Victus Spiritus


Pattern CLiPS

21 Mar 2011

I came across an intriguing language processing library a few weeks ago, and it's called CLiPs which stands for Computational Linguistics and PsychoLinguisitics. When we were working hard on extracting entities from social streams during Victus Media's heyday, I couldn't find anything close to what this library offers.

Pattern is a web mining module for the Python programming language.

It bundles tools for data retrieval (Google + Twitter + Wikipedia API, web spider, HTML DOM parser), text analysis (rule-based shallow parser, WordNet interface, syntactical + semantical n-gram search algorithm, tf-idf + cosine similarity + LSA metrics) and data visualization (graph networks).

The module is bundled with 30+ example scripts.

Props to the team behind the library.

My favorite library feature is the pattern.graph module which performs pretty much what you'd expect from a graph library (path of least surprise) and includes a couple of great network node aspects.

Not long after scanning the documentation I wondered if there was a set of ruby gems or modules that I could quickly take advantage of and integrate into some of my heroku hacks. An alternative is to setup a python server which runs CLiPs^. A few minutes of browsing revealed the Ruby Graph Library (RGL). The graph lib is based on Boost Graph Library which is all good in my book (just started heavily using Boost at work).

One missing piece of the puzzle is a great open source natural language processing gem/lib. In our startup we leveraged third party APIs (Zemanta, Alchemy, OpenCalais) and there are a number of gems which do the same but these are all metered solutions*. I'd much prefer a local option so I can tune and grow the algorithms by leveraging various third parties and add a dash of machine learning. I suspect Google will release a compelling product for giving structure to text based on their talents at machine learning and huge corpus of language (entity extraction/graphs). If you know of a great NLP ruby gem, please point me to it, thanks!

^= Flask on a hosted server, or the Google app engine make good targets.

*= The prominent semantic tagging tools have a nice free margin but you'll quickly run into problems if you want to process individual messages. I described the API costs and free levels in an earlier post.
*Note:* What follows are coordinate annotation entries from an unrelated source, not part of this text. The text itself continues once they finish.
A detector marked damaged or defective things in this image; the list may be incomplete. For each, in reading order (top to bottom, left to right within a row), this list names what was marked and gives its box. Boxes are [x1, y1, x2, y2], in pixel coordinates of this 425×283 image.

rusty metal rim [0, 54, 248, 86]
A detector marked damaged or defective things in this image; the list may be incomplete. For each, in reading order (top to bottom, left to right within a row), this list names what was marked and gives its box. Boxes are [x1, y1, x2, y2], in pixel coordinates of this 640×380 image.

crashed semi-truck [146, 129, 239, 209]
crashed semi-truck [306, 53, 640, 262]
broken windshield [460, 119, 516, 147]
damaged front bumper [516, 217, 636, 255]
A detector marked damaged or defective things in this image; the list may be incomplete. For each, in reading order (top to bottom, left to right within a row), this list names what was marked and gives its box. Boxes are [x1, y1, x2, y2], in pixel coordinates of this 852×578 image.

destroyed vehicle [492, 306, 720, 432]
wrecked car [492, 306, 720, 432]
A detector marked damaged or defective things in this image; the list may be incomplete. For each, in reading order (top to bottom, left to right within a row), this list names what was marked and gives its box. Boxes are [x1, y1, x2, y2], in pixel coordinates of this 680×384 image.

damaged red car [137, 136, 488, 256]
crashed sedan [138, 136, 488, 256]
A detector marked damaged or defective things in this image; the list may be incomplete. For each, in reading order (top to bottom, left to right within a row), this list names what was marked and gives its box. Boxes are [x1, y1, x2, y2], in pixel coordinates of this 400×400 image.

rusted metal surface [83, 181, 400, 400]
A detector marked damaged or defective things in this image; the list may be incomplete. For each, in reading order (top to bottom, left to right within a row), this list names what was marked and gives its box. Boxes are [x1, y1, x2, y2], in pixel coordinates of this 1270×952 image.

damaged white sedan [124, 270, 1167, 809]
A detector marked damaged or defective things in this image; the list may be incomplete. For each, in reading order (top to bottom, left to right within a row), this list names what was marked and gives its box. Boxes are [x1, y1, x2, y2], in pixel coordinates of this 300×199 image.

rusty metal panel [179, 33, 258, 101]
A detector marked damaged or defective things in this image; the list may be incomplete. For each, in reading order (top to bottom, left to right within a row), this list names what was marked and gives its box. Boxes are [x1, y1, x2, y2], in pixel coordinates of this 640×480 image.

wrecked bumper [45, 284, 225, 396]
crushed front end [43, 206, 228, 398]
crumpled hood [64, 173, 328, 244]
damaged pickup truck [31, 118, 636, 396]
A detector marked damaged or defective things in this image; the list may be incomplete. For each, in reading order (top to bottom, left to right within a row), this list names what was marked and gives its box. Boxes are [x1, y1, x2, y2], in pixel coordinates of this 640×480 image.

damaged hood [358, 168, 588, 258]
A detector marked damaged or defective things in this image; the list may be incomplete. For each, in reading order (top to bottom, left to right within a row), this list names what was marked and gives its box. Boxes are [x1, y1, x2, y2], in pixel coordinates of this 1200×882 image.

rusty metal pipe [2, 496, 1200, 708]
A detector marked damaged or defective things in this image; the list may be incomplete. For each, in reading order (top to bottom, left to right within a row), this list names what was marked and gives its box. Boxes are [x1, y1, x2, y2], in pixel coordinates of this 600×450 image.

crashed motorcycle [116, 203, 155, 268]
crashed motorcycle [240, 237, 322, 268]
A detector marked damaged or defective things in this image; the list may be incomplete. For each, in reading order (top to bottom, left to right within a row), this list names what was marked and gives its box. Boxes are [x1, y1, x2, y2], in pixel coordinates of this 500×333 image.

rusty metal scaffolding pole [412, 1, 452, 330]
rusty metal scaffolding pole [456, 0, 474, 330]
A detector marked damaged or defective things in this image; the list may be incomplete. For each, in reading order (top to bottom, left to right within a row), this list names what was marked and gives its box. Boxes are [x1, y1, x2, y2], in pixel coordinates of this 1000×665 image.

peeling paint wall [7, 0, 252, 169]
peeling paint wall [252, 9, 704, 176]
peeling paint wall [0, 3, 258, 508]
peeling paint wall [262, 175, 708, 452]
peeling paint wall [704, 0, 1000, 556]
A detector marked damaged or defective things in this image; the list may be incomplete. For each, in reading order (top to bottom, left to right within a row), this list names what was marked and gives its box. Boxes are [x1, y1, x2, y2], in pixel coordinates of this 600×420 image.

The past few days I’ve been digging into Open Calais’ API. They have another great semantic tool which we can leverage. The big plus for Calais is there 100k hits per day limit. While debugging our list processing, I’ve already gone beyond the Zemanta API limit of 10k. Alchemy’s Orchestr8 is our goto semantic API, and it gives us 30k hit per day to work with. If necessary we can explore hitting DBPedia directly to identify our own entities from text. Relying on external tools could be more expensive than our limited revenue can practically support. It all depends on how many affiliate sales we can get per API hit. Zemanta’s pricing architecture is $1200/month for 50k hits per day at the time of writing this post. Calais may be our most viable option. Even better than that, in house semantic lookups could be the best long term solution. Lower software and maintenance cost versus API hits, and in theory we could have a massive local database to minimize response time.